TEXTE EXTRAIT -

# # # # #

En tout cas, toute cette activité va bien
bénéficier à Saint-Dyé. Au delà de l'argent apporté par le transit de marchandises sur
le port, qui est loin d'être anecdotique, la ville se développe pour accueillir tout
le monde qui va avec ! Des ouvriers, des maçons, des courtisans, des entrepreneurs, des dignitaires...autant
de personnes qu'il faut loger, nourrir, divertir...une vraie aubaine !
La construction de Chambord s'étalera sur des décennies, si bien que durant le règne
de Louis XIV, le château n'est toujours pas fini. Il y fera venir Molière pour y
jouer du théâtre et les comédiens de la troupe logeront bien évidemment à Saint-Dyé.
On aménagera également la ville, car les rues du Moyen ge sont bien trop étroites
pour la circulation des charrettes. On créera une allée spéciale longeant la muraille
de la ville pour leur permettre de passer, en pente douce, pour éviter que les bêtes
ne se blessent en tirant les lourds chargements.
Fun fact : Au XVe siècle au moment des travaux pour construire cette avenue, on découvre
un cimetière mérovingien qu'on avait totalement oublié jusque là. Comme quoi ça ne date
pas que de nos jours le déterrage de reliques !
Quand on imagine toute cette richesse générée par les travaux de Chambord, on peut être
surpris quand on arrive à Saint-Dyé de constater que l'église n'ai pas l'air complètement
terminée et c'est parce qu'en réalité, c'est bien le cas ! On suppose qu'elle
était encore en construction au début du chantier de Chambord et que le fait que tous
les artisans soit mobilisés à Chambord ai empêché l'église de profiter de la main
d'oeuvre locale. Probablement financée par les activités de péages fluviaux de
la ville de Saint-Dyé, l'église reste en tout cas magnifique et le contraste entre
le village actuel et l'édifice est assez saisissant ! Chose étonnante pour une église
d'ailleurs, on y trouve une curiosité républicaine, cachée à l'abri des regards… Pendant
la révolution, l'église est mis au service du conseil révolutionnaire. Un drapeau bleu/blanc/rouge
est accroché sur l'édifice et on trouve en son sein une énorme tablette avec la devise
de la république et un message révolutionnaire dessus. Pas banal !

# # # # #

CONSIGNES -
1 – Indiquez pour chaque affirmation si elle concorde avec le texte sur Saint-Dyé, en répondant par oui ou non et en citant mot pour mot le passage qui tranche : (a) les comédiens de la troupe de Molière étaient logés à Saint-Dyé ; (b) l'église de Saint-Dyé était déjà achevée quand le chantier de Chambord a commencé ; (c) pendant la Révolution, un drapeau tricolore a été accroché sur l'église.
2 – Poursuivez, s'il vous plaît, le texte sur Saint-Dyé à partir de sa dernière phrase.
La liste qui suit n'a aucun lien avec le texte sur Saint-Dyé.

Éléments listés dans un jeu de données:
# # # # #

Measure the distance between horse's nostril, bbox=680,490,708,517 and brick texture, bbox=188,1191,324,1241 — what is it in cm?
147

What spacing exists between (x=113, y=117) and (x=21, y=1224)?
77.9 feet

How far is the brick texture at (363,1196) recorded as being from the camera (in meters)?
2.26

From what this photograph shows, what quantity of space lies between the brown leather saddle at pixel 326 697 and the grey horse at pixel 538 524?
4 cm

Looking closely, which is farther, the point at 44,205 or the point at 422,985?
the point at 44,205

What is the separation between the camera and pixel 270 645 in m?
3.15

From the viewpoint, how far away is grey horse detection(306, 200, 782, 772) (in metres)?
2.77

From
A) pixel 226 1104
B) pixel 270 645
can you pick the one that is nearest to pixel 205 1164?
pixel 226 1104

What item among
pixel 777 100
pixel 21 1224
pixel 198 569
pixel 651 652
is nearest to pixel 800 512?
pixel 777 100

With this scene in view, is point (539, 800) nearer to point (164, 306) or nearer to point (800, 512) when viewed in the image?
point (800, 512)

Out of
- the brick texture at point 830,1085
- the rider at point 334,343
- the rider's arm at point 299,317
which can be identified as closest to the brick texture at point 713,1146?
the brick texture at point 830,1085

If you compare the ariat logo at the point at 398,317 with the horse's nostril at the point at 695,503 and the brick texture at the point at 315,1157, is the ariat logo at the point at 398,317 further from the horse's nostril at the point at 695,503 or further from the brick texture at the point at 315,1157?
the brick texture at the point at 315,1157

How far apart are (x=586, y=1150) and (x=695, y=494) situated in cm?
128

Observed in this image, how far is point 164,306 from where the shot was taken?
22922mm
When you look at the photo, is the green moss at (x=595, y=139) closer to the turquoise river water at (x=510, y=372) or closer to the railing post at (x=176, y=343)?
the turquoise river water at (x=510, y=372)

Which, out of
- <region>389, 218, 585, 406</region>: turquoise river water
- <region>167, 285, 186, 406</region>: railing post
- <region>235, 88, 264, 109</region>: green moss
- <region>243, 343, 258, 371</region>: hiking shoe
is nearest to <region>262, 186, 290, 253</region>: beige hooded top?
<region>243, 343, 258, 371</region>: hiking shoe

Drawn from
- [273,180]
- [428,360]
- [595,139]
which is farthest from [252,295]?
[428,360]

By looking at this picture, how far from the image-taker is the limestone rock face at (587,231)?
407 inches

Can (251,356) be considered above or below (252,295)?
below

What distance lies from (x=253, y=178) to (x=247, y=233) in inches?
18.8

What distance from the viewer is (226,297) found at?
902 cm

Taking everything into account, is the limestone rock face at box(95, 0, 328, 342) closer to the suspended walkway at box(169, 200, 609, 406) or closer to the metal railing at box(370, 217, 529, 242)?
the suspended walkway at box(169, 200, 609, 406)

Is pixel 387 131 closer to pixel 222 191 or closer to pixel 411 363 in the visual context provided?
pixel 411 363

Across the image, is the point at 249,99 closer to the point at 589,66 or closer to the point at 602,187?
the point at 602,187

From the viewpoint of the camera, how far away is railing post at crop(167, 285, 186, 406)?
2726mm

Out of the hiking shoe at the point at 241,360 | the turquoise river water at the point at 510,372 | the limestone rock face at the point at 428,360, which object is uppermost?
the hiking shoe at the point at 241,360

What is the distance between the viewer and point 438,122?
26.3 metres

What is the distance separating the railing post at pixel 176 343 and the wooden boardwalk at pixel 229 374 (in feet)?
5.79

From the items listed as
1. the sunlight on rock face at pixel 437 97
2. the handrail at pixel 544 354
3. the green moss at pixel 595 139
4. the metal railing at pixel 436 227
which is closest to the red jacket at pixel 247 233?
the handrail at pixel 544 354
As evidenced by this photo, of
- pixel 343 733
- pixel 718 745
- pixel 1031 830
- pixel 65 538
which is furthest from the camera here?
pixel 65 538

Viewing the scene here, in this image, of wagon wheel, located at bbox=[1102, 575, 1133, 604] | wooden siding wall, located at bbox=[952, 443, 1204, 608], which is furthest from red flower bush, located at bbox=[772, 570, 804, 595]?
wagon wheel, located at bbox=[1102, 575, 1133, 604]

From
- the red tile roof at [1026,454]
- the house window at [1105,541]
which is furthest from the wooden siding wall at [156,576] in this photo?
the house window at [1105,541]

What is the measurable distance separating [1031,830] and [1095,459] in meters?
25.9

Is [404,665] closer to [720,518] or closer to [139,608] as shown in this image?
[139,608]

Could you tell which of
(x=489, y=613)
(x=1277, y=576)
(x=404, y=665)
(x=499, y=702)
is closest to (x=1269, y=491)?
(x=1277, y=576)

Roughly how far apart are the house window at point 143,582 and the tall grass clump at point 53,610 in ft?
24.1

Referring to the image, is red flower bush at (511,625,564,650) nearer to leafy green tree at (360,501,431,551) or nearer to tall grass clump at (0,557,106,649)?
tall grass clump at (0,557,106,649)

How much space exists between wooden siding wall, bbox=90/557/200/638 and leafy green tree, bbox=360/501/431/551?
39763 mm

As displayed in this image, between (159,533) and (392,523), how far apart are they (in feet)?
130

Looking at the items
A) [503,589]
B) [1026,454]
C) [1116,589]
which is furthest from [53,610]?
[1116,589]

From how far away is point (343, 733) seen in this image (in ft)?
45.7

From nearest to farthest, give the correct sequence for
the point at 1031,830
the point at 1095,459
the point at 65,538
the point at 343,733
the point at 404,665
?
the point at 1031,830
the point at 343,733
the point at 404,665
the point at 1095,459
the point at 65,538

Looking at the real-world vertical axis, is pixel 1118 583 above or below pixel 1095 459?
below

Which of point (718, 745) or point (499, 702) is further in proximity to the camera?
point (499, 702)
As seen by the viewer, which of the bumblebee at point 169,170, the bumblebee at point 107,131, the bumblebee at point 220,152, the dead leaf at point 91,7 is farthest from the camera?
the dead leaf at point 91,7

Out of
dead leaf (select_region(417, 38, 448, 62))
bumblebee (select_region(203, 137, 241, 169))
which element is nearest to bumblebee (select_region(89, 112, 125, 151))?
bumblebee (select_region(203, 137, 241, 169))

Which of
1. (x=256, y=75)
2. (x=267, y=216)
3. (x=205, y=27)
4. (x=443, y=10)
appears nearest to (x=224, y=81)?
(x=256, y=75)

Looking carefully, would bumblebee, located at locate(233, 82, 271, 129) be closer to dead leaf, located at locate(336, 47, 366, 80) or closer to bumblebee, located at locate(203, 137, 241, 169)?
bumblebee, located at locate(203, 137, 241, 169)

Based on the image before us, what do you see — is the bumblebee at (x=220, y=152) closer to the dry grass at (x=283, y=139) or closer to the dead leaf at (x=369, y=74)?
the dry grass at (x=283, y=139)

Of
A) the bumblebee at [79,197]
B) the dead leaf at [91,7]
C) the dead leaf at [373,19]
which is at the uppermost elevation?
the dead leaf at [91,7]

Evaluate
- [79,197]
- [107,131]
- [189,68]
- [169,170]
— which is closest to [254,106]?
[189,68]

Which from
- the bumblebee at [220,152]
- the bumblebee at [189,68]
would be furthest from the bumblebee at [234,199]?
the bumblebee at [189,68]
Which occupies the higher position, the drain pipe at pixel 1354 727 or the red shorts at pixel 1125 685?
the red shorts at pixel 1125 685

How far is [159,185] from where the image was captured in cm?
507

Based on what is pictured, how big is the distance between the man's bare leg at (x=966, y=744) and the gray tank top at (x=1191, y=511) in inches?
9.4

# # # # #

RÉPONSES PAR CONSIGNE -
1 –
(a) Oui : « les comédiens de la troupe logeront bien évidemment à Saint-Dyé »
(b) Non : « On suppose qu'elle était encore en construction au début du chantier de Chambord »
(c) Oui : « Un drapeau bleu/blanc/rouge est accroché sur l'édifice »

2 –
Encore moins banal, l'église a servi de prison pour...Dartagnan ! Sisi !
Jusqu'au XVIIIe siècle, saint dyé et la 4eme ville la plus puissante de la région
pour ce qui est de la justice. Elle accueille donc une prison, ce qui n'est pas donné
à toutes les villes. Dartagnan, dans ces jeunes années, déclenche une bagarre à
l'entrée de Saint Dyé avec un notable qui se moquait de son vieux cheval. Il est
puni pour cela et Il est enfermé provisoirement dans une pièce de l'église avant d'être
transféré à la prison de Saint Dyé où il purgera une peine de deux mois.
Pour en revenir au port, celui que l'on voit aujourd'hui n'est pas le port qui
servait à l'époque de Chambord, il a fallu attendre le XVIIIe siècle pour que ce dernier
soit modernisé. Et si l'amélioration des conditions de navigation sur la Loire permettront
à la ville de continuer sa route de façon assez pérenne, le développement du chemin
de fer et du transport par route finiront par avoir la peau de ce commerce florissant.
D'ailleurs, le niveau de l'eau de la loire est plus bas qu'à l'époque, parce que
le sable du fond de la Loire a été dragué pour les aménagements de la ville après
la seconde guerre mondiale. Le paysage, tout comme la ville au cours des siècles, à donc
été profondément modifié.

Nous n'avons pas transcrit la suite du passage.